As for Soulbond's entrance on the Storm scale, MaRo states that the mechanic is very popular but the design space is medium. The template for Soulbond is mostly in P/T upgrades, Evergreen Keywords and occassionally other abilities. Another hindrance is that both paired creatures gets the same effect.
They also say their data may be skewed toward more enfranchised players who are more likely to be competitive. In Standard Soulbond was used quite a lot, especially Wolfir Silverheart , beating Silverblade Paladin but sharing a lot of decks too under Aggro. However Wolfir shows up nowhere in competitive eternal formats.
They haven't made a Storm Scale article about Shards of Alara (or they have hidden it beyond the reach of Google) so where do you get your data on Naya's Power 5 being unpopular with the players? I'm genuinely curious.
The Storm Scale is also a strange way to measure popularity TBH. It kinda pitches the block's mechanics against each other, so if there's a mechanic that overshadows the rest, then you may get a skewed picture compared to considering the mechanics individually. Food for thought I guess.
In conclusion, I don't think a restrictive Soulbond is that much better of a mechanic than what you could do with Caretaker and "Gargantuan". I do however think there's a flavor break on using Soulbond - I don't see the soulbonding between a massive beast and their worshippers. Unless the beasts somehow got way more sentient and actually starts having empathy for their worshippers.
I think you yourself have a dislike of the Naya Power-5 mechanic, so a mechanic that goes somewhat close to what it was is something you dislike. Unless you provide some sauce on the unpopularity of Naya's Power-5, I don't think it's right to say it is disliked as a mechanic. It may not have been a competitively pushed mechanic, but that doesn't mean the mechanic is disliked.
4 months ago
Thank you very much for the advice Silverdrake!
I will be sure to keep an eye out for some of those counterspells and maybe swap them in for the Lazotep Plating .

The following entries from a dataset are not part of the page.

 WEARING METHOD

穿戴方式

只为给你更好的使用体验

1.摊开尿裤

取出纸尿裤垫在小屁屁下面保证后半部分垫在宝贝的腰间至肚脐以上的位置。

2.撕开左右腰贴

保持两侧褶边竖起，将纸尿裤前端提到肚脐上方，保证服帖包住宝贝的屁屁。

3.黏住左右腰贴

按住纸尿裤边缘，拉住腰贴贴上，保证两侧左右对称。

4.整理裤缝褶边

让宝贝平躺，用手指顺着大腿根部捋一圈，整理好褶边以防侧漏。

Hopefully in the next few drafts I will pick up some more Elite Guardmage s as I think the card draw and life gain are essential for playing the long game with this deck in it's current form.
5 months ago
You should play 1-2 copies of Naban, Dean of Iteration . He seems like straight gas, and curving him into Deputy of Detention into Elite Guardmage seems absolutely game-winning against any creature aggro/midrange deck.
5 months ago
I was Looking around for a deck like this because I had a very similar idea to yours. I don't actually have the cards to build it, online or paper, so I thought I would ask how this build is going for you. The variant I came up with runs Naban, Dean of Iteration , Augur of Bolas , Deputy of Detention , Elite Guardmage , and two Niv-Mizzet, Parun for creatures. 20 Ins/Sor so that Augur can function, and Solar Blaze because it only kills Naban and Niv. It leans more towards control than yours, But if you don't mind I'd appreciate your input.

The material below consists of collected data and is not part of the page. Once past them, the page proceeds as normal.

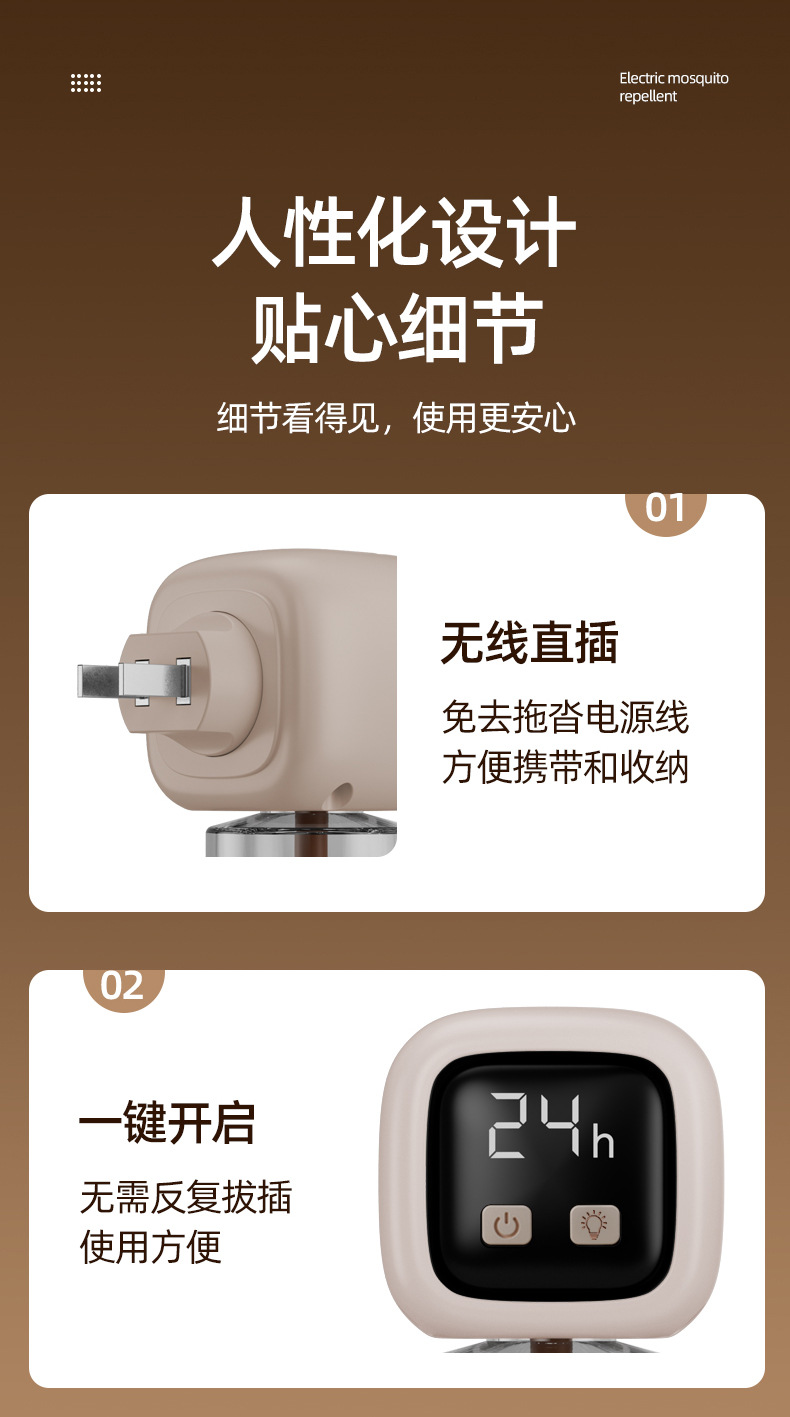 Electric mosquito repellent

人性化设计
贴心细节

细节看得见，使用更安心

01

无线直插

免去拖沓电源线
方便携带和收纳

02

一键开启

无需反复拔插
使用方便

24h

As for your deck, I would probably main-board Lava Coil / Justice Strike or Lightning Strike / Shock as additional removal. Niv is fantastic against most any deck and wins if you can protect him. Naru Meha, Master Wizard is also an interesting option. As for your sideboard, hmmmm... Well the new teferi and Narset are great against control. I really like Narset's Reversal over Dovin's Veto , let alone Negate , especially if you have Expansion / Explosion to work with. Also, she may not be a wizard, but Lyra Dawnbringer is kind of a good card against aggro.